= FRAGMENT TEKSTU ŹRÓDŁOWEGO =
+ + + +

Strony

sobota, 13 lipca 2013

23. Nowy dzień...

Uśmiechnięta, wesoła, bez żadnych złości. Taka jestem dziś. I chcę by tak już zostało... Bo jeszcze wczoraj było zupełnie inaczej... Niestety nie mam wpływu na pewne rzeczy, nie zmienię tego i już. A kolejna sprawa, że w pewnych kwestiach też nie powinnam tak bardzo być uparta. Czasem trzeba wrzucić na luz i po prostu odpuścić. A czasem po prostu udać, że się nie widzi pewnych rzeczy :)
Muszę pogodzić się z faktem, że rzeczywiście nie mieszkamy już sami. Jednak cały czas trudno mi się z tym oswoić. Ja się złoszczę, Adrian się denerwuje, i nie ma zgody między nami. Nie lubię jak się do siebie nie odzywamy. Dlatego po prostu przeprosiłam i poprosiłam by było jak dawniej :) Na szczęście ani on ani ja nie potrafimy się długo na siebie gniewać. a na koniec obiecałam, że przetrwam jakoś tę sytuację :)

+ + + +

[Zapisy danych]
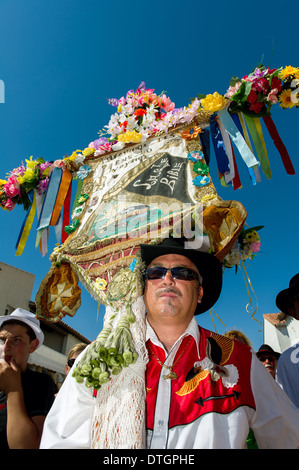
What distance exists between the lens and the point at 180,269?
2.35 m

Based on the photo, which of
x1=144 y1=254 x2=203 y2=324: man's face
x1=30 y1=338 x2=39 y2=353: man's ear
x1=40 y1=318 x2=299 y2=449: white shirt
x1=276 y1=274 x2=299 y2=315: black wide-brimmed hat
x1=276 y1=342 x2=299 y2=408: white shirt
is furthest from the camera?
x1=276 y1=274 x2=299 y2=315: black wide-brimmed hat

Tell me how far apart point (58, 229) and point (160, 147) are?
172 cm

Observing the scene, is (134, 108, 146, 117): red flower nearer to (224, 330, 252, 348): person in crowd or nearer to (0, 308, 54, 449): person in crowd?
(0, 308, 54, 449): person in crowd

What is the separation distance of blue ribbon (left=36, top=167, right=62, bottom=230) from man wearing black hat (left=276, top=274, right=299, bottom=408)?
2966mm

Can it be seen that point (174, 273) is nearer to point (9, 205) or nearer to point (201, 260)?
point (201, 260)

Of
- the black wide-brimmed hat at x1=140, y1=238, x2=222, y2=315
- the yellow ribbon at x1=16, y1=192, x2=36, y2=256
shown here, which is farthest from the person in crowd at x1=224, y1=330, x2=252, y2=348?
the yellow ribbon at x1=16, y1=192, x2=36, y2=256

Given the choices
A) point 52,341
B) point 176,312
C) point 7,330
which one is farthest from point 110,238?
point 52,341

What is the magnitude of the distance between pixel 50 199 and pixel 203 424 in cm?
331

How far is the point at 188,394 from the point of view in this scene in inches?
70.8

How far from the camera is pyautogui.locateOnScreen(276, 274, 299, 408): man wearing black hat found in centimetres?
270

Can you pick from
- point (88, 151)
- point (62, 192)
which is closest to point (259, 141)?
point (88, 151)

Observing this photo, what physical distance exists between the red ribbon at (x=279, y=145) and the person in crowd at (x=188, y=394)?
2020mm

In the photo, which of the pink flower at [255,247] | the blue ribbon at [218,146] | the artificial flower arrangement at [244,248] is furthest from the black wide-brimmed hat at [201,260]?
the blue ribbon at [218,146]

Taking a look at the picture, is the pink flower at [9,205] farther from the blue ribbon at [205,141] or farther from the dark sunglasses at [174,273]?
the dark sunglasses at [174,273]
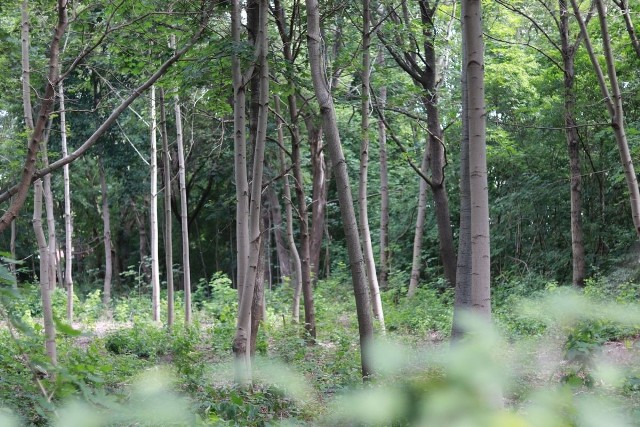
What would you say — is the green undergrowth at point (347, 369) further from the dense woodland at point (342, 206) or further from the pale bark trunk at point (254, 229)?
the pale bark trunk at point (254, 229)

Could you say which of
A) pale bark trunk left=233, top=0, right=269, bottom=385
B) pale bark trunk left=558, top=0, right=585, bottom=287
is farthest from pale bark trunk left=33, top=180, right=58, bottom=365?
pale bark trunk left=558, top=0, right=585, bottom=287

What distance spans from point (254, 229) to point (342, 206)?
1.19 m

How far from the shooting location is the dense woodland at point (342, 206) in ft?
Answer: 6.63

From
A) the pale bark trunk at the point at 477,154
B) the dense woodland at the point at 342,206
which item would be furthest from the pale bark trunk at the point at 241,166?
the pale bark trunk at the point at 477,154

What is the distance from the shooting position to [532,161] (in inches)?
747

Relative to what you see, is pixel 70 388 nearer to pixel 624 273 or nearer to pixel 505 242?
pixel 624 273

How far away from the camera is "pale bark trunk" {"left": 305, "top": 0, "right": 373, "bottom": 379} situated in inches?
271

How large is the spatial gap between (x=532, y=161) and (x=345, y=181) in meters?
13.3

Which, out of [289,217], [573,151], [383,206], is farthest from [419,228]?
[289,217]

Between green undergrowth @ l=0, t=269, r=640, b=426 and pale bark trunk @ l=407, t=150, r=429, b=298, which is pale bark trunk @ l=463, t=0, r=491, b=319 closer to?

+ + + +

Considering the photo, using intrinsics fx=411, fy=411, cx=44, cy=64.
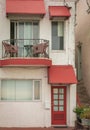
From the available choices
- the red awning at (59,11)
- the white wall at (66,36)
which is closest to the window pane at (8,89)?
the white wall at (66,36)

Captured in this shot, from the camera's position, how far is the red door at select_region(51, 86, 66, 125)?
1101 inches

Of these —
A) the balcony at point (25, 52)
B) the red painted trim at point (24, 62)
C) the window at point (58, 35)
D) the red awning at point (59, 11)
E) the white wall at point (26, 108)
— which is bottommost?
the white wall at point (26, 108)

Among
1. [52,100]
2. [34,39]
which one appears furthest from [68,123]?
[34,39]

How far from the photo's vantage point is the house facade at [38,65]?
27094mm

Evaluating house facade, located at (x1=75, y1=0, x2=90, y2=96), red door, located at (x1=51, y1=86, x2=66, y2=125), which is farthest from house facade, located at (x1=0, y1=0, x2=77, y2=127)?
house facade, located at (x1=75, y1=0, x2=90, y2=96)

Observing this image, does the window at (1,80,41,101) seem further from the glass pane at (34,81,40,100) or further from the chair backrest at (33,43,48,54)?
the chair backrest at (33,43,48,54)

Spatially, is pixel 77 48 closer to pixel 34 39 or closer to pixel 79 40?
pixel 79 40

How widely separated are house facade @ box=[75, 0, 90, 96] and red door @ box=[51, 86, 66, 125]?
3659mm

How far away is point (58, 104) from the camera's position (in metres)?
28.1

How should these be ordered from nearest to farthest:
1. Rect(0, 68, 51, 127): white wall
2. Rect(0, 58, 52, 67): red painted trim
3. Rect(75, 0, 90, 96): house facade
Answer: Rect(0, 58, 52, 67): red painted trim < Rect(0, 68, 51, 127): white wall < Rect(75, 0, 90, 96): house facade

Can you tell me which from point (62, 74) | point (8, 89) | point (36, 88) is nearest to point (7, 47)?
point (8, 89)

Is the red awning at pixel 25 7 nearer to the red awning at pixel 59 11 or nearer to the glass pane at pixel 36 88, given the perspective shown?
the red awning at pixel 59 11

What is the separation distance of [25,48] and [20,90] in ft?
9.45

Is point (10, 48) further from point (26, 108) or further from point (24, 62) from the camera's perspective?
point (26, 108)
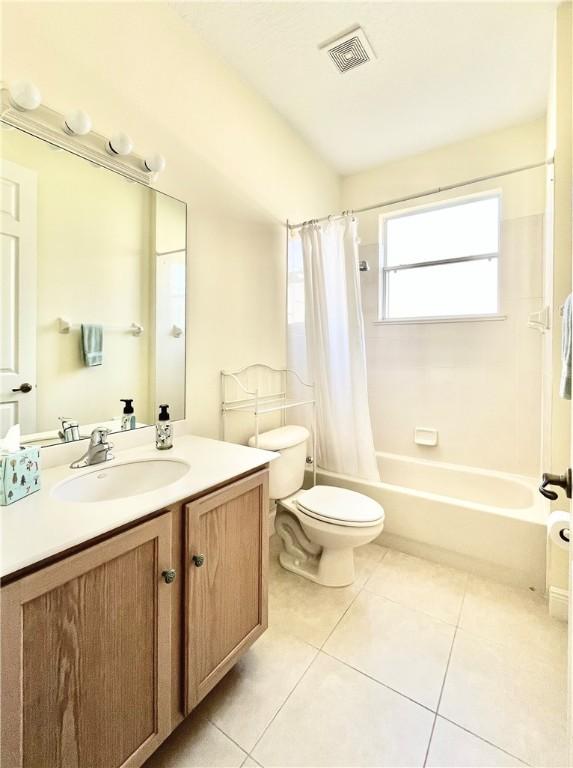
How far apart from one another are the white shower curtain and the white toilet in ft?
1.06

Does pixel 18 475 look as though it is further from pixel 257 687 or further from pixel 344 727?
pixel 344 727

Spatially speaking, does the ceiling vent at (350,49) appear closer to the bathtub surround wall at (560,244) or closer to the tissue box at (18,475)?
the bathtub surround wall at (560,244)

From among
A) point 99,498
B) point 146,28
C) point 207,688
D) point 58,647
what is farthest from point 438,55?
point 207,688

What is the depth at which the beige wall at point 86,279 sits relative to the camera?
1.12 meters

+ + + +

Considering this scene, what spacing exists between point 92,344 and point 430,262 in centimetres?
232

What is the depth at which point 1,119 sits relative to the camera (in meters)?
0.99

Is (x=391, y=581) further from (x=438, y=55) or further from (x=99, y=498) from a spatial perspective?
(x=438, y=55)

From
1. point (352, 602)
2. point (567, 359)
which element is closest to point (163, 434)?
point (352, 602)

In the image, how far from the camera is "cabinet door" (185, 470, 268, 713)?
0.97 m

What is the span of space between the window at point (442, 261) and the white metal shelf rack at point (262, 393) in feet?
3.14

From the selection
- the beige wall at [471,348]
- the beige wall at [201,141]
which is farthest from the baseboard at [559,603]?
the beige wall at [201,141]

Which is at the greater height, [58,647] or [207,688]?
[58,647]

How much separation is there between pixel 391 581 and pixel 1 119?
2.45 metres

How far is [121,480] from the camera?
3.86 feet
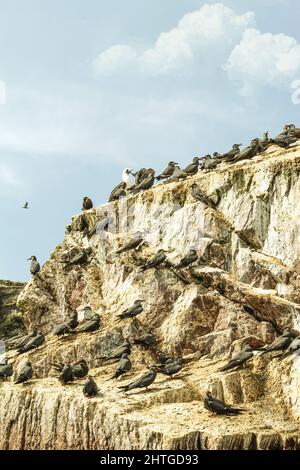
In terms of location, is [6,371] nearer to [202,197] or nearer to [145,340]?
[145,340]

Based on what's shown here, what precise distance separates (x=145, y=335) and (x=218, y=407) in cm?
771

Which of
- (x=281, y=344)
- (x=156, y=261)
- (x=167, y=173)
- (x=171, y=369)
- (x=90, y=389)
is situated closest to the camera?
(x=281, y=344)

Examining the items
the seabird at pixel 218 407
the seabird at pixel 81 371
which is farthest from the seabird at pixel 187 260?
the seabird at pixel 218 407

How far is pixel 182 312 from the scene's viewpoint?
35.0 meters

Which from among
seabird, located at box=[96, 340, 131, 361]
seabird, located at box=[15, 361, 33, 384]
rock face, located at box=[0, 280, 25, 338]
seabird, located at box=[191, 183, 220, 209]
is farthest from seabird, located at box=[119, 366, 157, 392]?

+ + + +

= ZADANIE =
Jakie dwa kroki podjęto we wpisie „Nowy dzień”, aby pogodzić się z Adrianem?

= ROZWIĄZANIE ZADANIA =
Przeprosiny oraz prośba, by było jak dawniej.